Goat Anti-Bovine IL2 polyclonal antibody for ELISA(Det), WB. Bovine Interleukin-2 (IL-2) is a 15 kDa, alpha-helical, single chain, potentially glycosylated polypeptide that has potent stimulatory activity for antigen-activated T cells. The molecule is synthesized as a 155 amino acid (aa) precursor that contains a 20 aa signal peptide plus a 135 aa mature segment that is possibly O-glycosylated. The mature region has multiple alpha-helices and one intrachain disulfide bond. Mature bovine IL-2 is 64%, 60%, 49%, 50%, 72%, 63% and 67% to mature human, canine, mouse, rat, porcine, equine, and feline IL-2, respectively. Mammalian cells known to express IL-2 include CD4+ and CD8+ T cells, visceral smooth muscle cells, eosinophils, gamma d T cells, B cells and dendritic cells. The receptor for IL-2 is complex and consists of three distinct subunits in varying combinations. Two of these are ligand-binding and are termed IL-2 R alpha and IL-2 R beta. IL-2 R alpha is 55 kDa and binds IL-2 with low affinity. IL-2 R beta bis 75 kDa and binds IL-2 with intermediate affinity. Signal transduction is performed by both IL-2 R beta b and a 64 kDa common gamma chain (gamma c). This signal transducing common gamma chain does not bind IL-2, but does heterodimerize with IL-2 R beta b to form a functional IL-2 receptor.
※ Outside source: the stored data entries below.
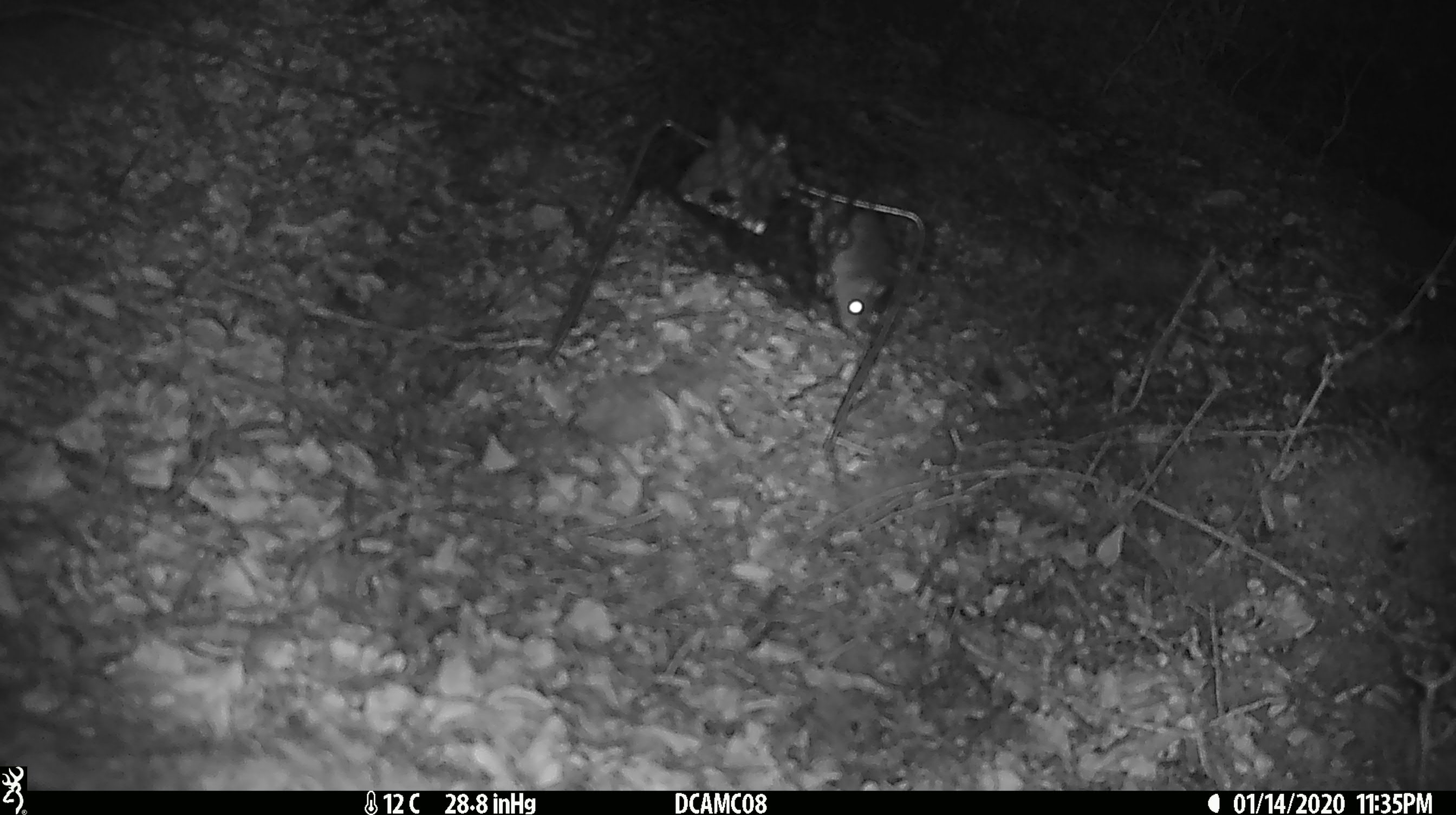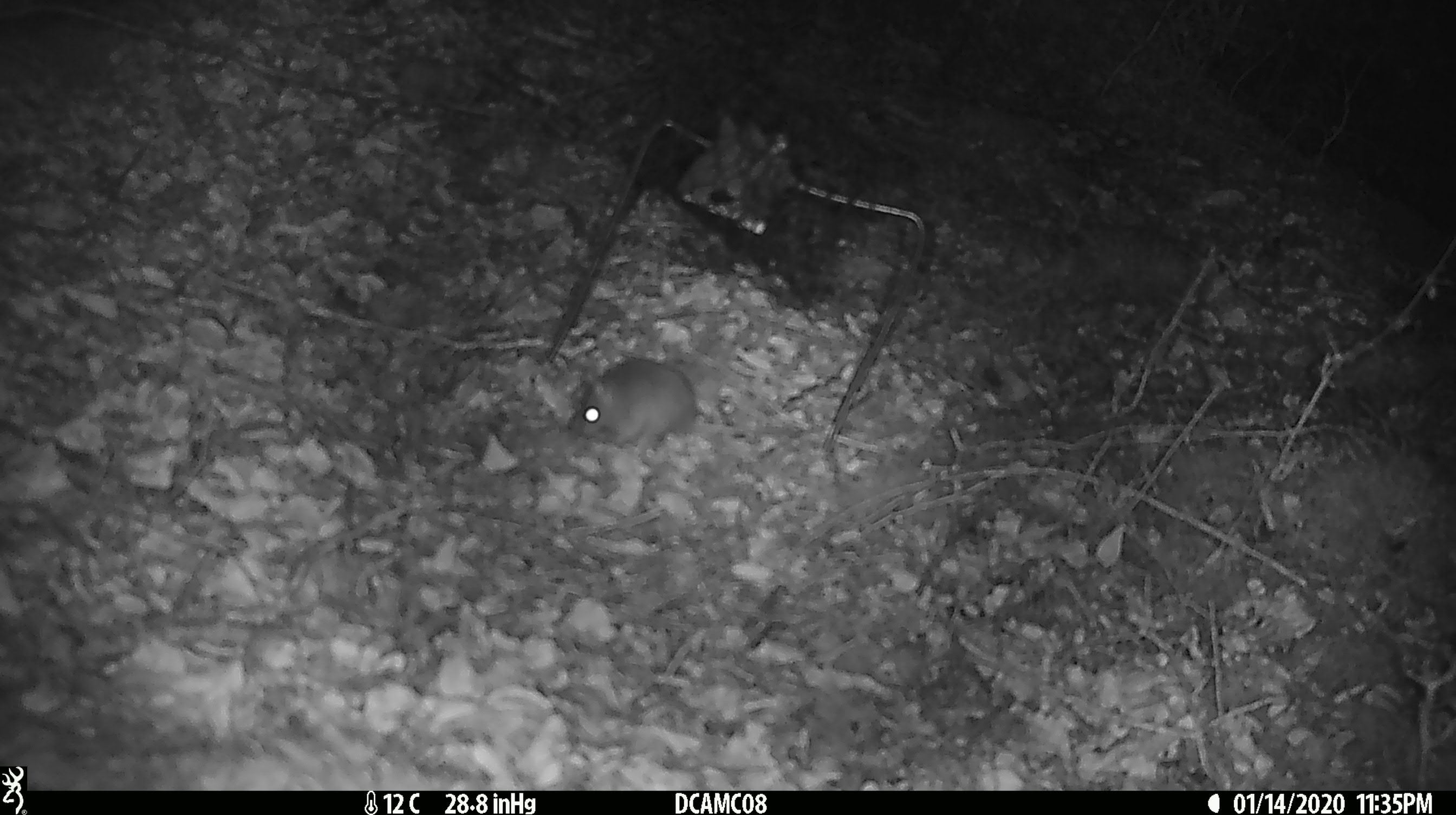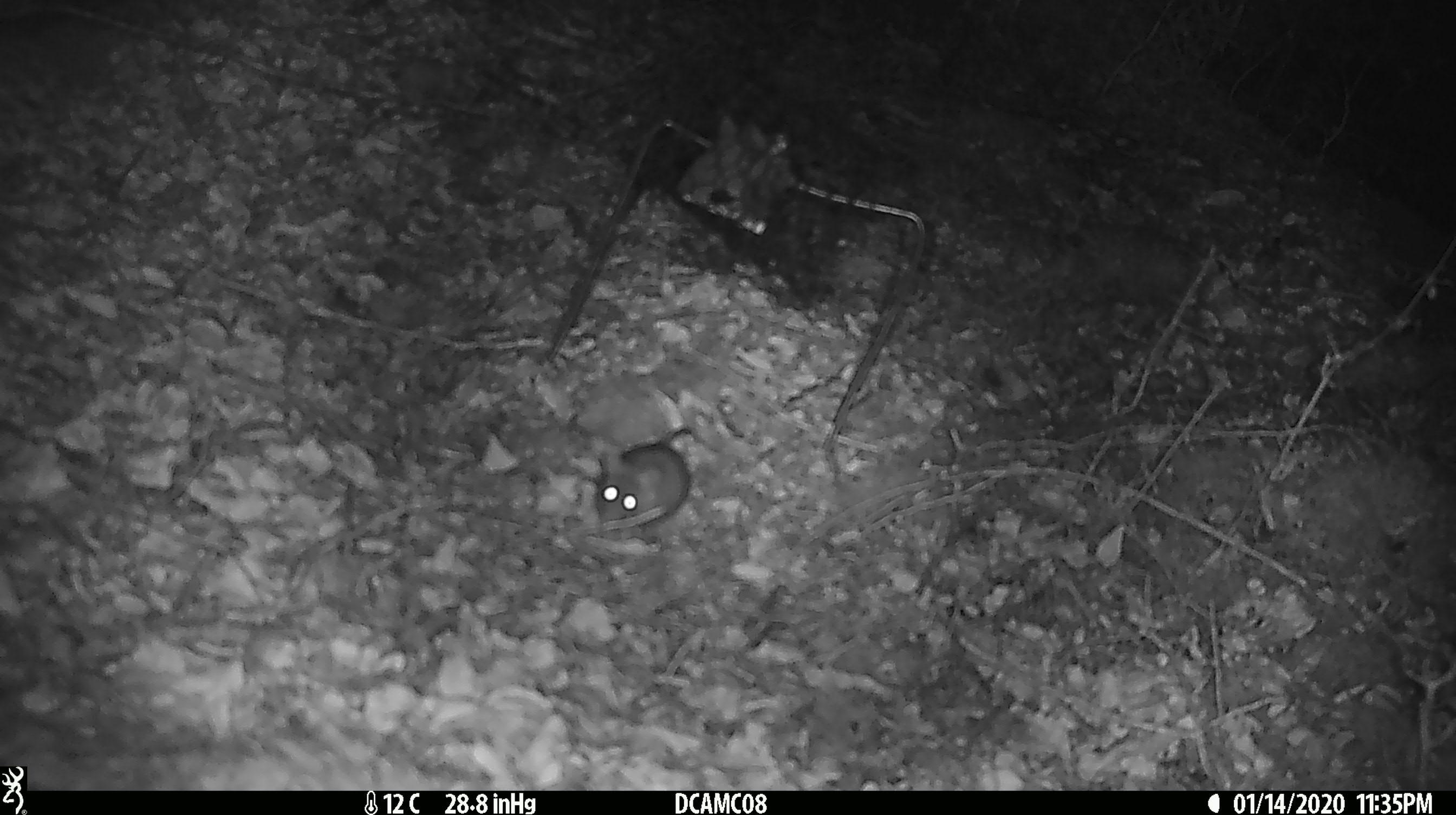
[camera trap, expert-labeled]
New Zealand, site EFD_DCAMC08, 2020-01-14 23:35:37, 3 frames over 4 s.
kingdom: Animalia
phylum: Chordata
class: Mammalia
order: Rodentia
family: Muridae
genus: Mus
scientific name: Mus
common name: mouse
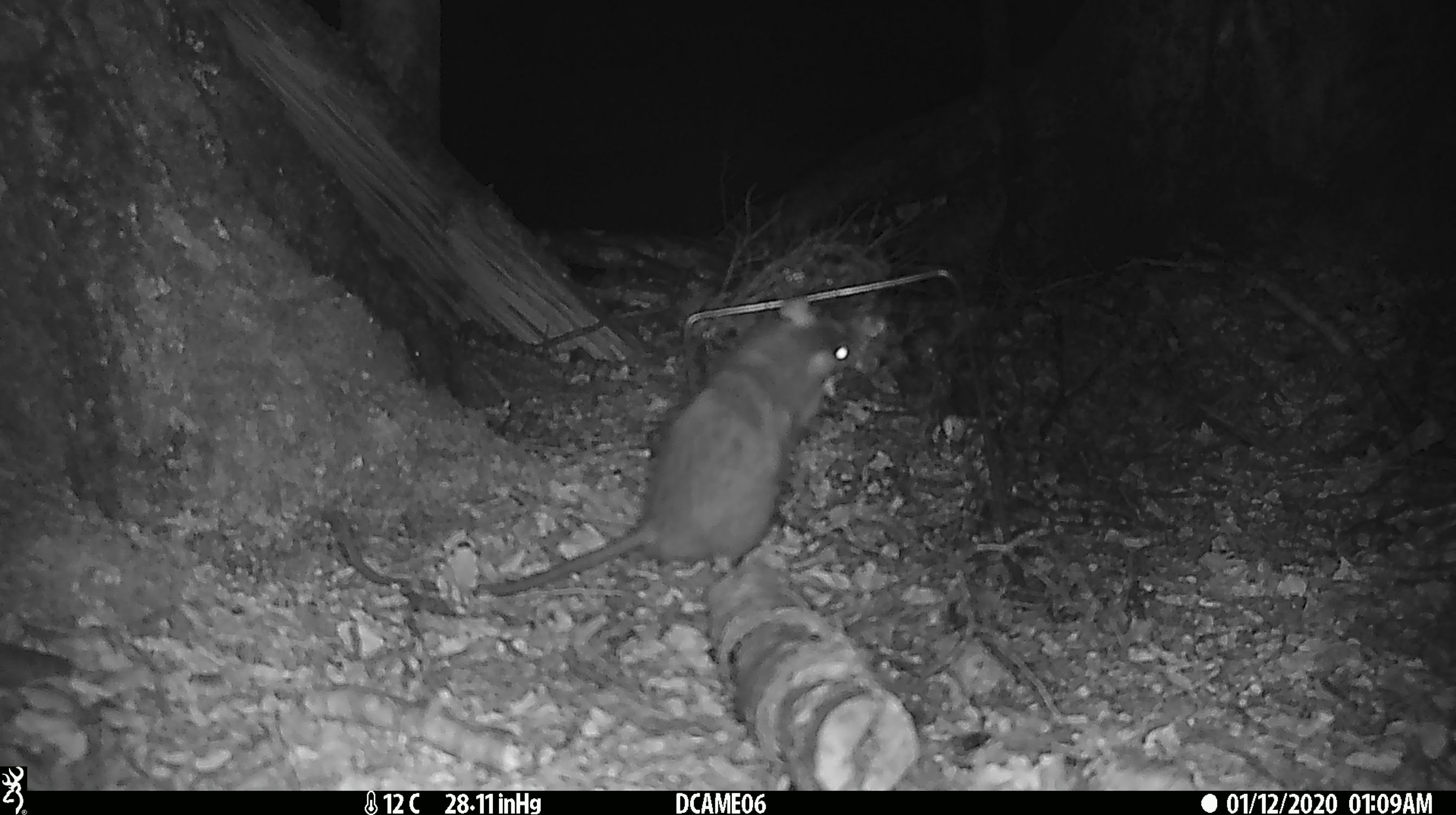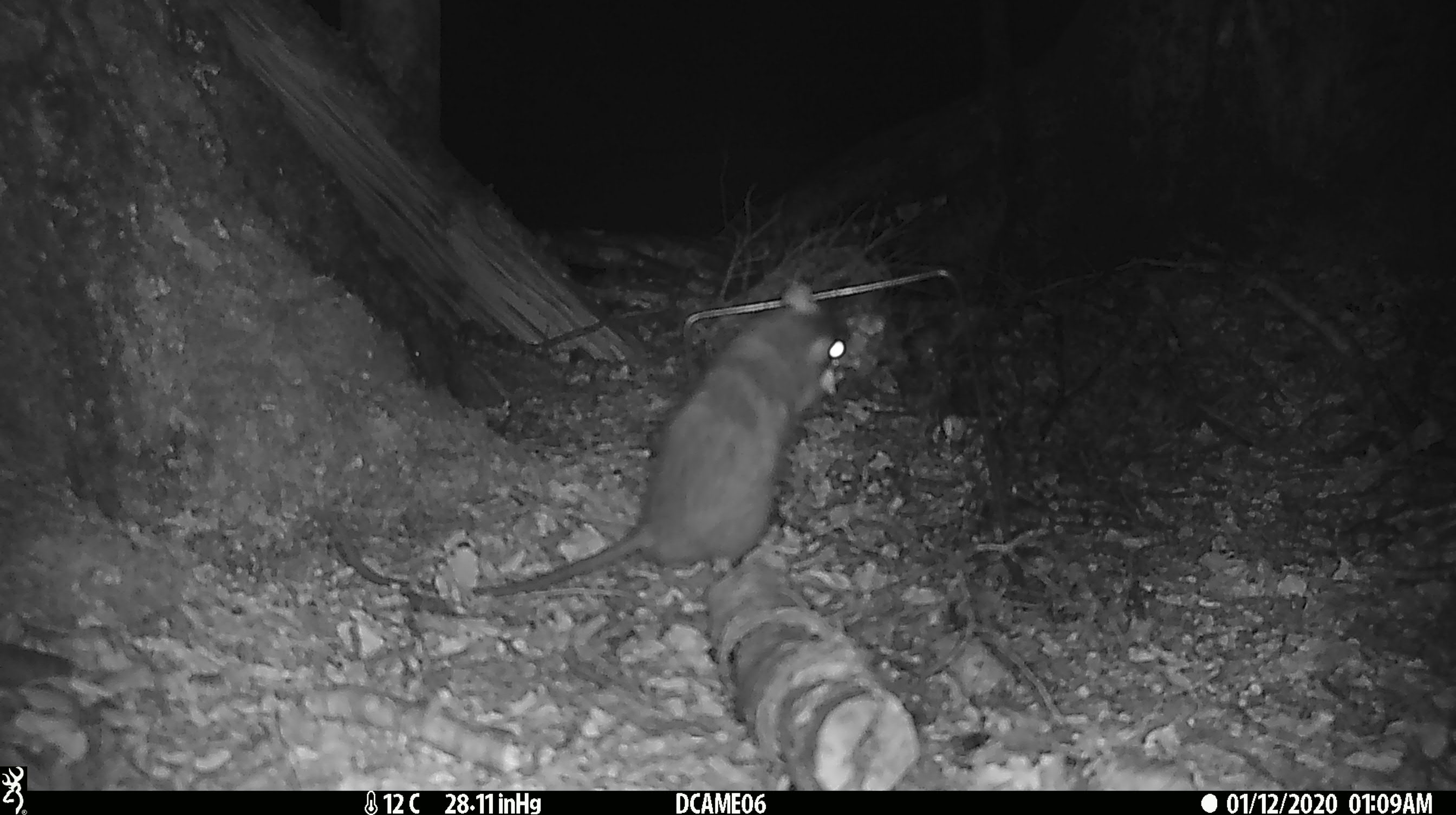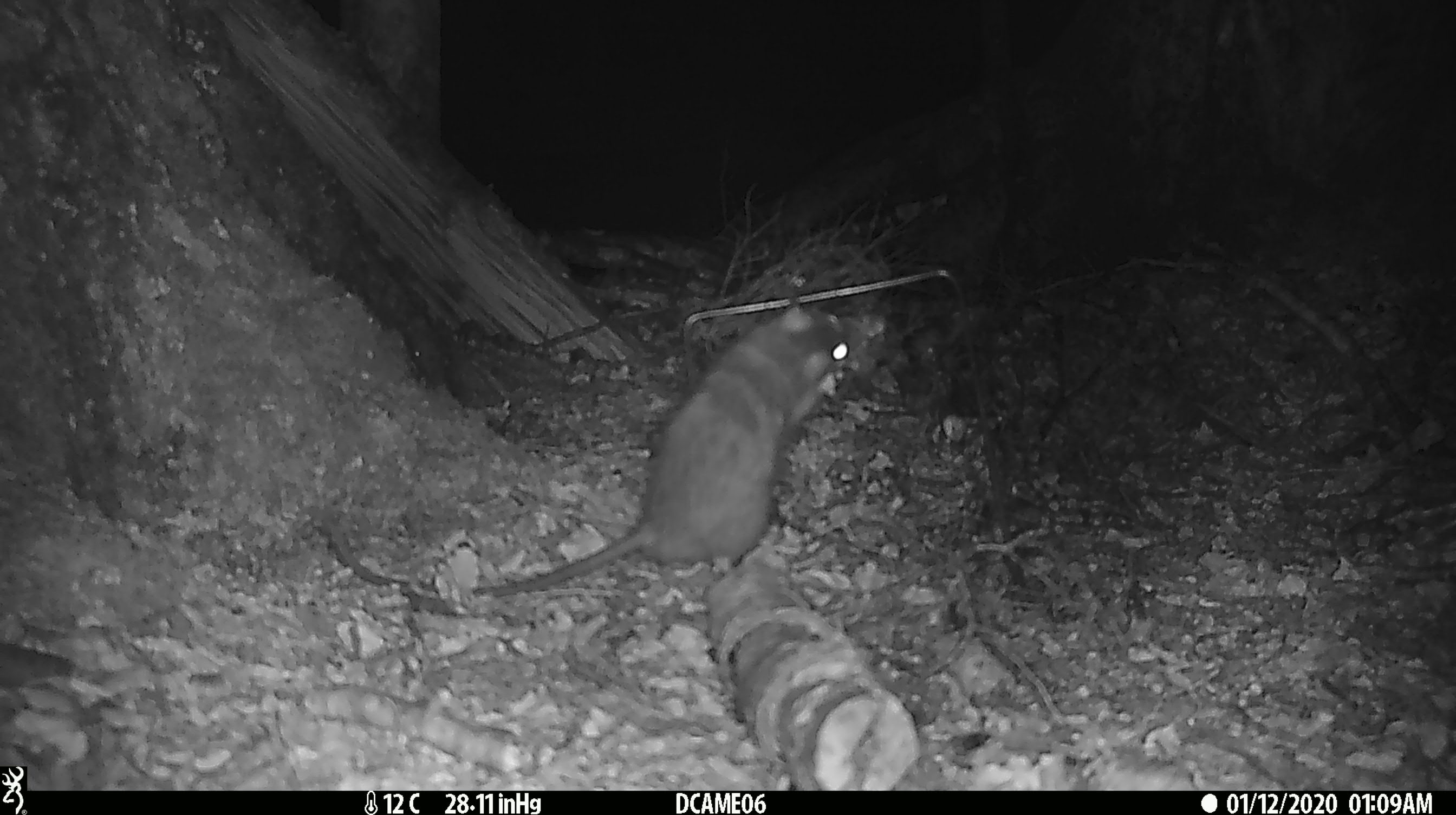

The complex heterotrimeric alpha-beta-gamma c receptor may arise from IL-2 binding to preformed R alpha-R beta b complexes. Functionally, IL-2 is best known for its autocrine and paracrine activity on T cells. It drives resting T cells into active G1, inducing IL-2 and IL-2 R alpha synthesis and cell proliferation. It also promotes Fas-induced death of naïve CD4+ T cells, while having minimal effect on activated CD4+ memory lymphocytes. Finally, IL-2 seems to play a central role in the expansion and maintenance of CD4+ CD25+ regulatory T cells. Thus, IL-2 may be a key cytokine in the natural suppression of autoimmunity.